I shouldnt respond to this. You are going to blow my good rating because this isnt really a question looking for a "best answer". Maybe if I just agree with you?
Nahh cant do that.
OK I understand what you wish. But seriously, look at the common man. Yes there are many who have faith and superstition based on some religion thing that someone preached them or they read in a book. And then there are many who have faith and superstition in some science thing that someone preached them or they read in a book. Is your problem with the fact that they just accept on faith? or is your problem with what they have faith in?

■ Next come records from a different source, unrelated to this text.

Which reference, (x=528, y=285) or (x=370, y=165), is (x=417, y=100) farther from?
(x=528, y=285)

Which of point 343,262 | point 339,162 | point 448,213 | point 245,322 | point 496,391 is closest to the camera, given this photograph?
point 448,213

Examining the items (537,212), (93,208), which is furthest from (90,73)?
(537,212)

Are you truly scientific or just a preacher of science? Can you step back and look at them equally or are you guilty of what you are angry at? Go back thru what you just wrote and try reading it as if it was about science. Im NOT disagreeing with you. I just wonder if you can look at it scientifically. How is the common mans faith in science different? Is it arrived at by rational thought? I dont mean the science, but the individual mans belief in it. All of the perceived benefits and problems appear the same to me. Including, the danger of fanaticism.

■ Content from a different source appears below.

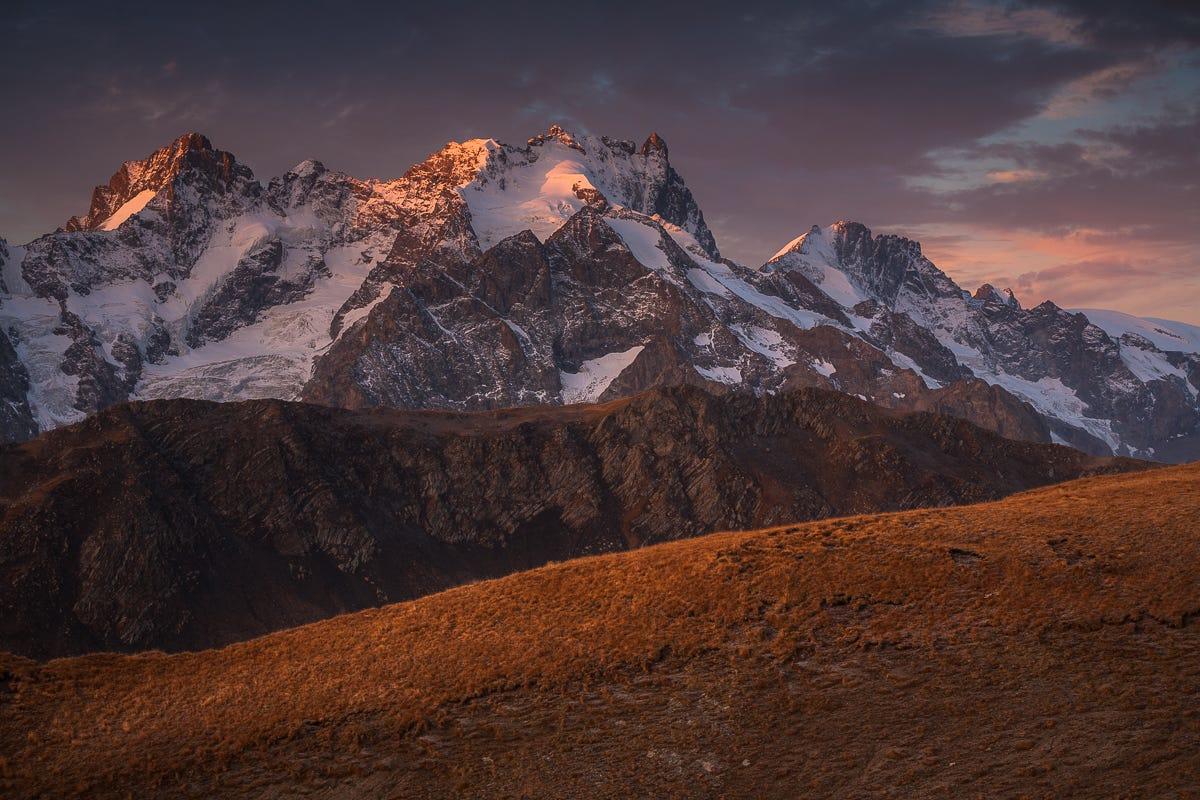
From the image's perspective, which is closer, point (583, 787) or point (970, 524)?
point (583, 787)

So as far as your final wish that superstition and religion disappear? I doubt it unless someday the entire race become true scientists. But it might be replaced by superstition and religion toward something you would find more comfortable. :)
Well said.
I like your theory of compartmentalization. I had formerly convinced myself that almost nobody really believed in God, because this was evident through their actions. If someone really thought that a non-believer was going to be unimaginably tortured for all eternity, they'd be screaming their lungs out on streetcorners during every waking moment, desperately pleading with strangers to save them from such a horrible fate.

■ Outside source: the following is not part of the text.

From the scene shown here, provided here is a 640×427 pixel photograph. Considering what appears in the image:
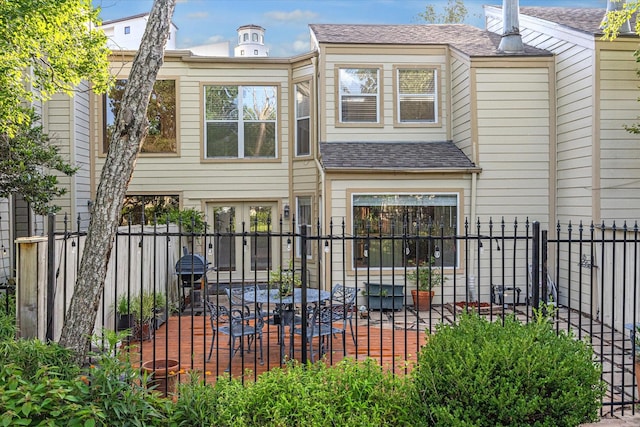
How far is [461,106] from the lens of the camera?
11.8 meters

The compartmentalization theory sits better with me than the "nobody believes" idea. The idea that nobody believes in God always seemed a bit masturbatory and self-reassuring to me; an inversion of theists' "everybody believes, but atheists are just mad at God" theory.
Woooow that'¿s a looong rant. It IS a rant because it's anything BUT a question. Therefore... 2 pts.
Brevity is the soul of wit!
Lack of evidence, and science.
Well said... but I expect you'll get a lot of tl;dr.
If I am a dummkopf I would believe in a schmuck.
So, you just answered your own question?
Anyway, I agree with you.
i see a wall of text and my eyes hurt.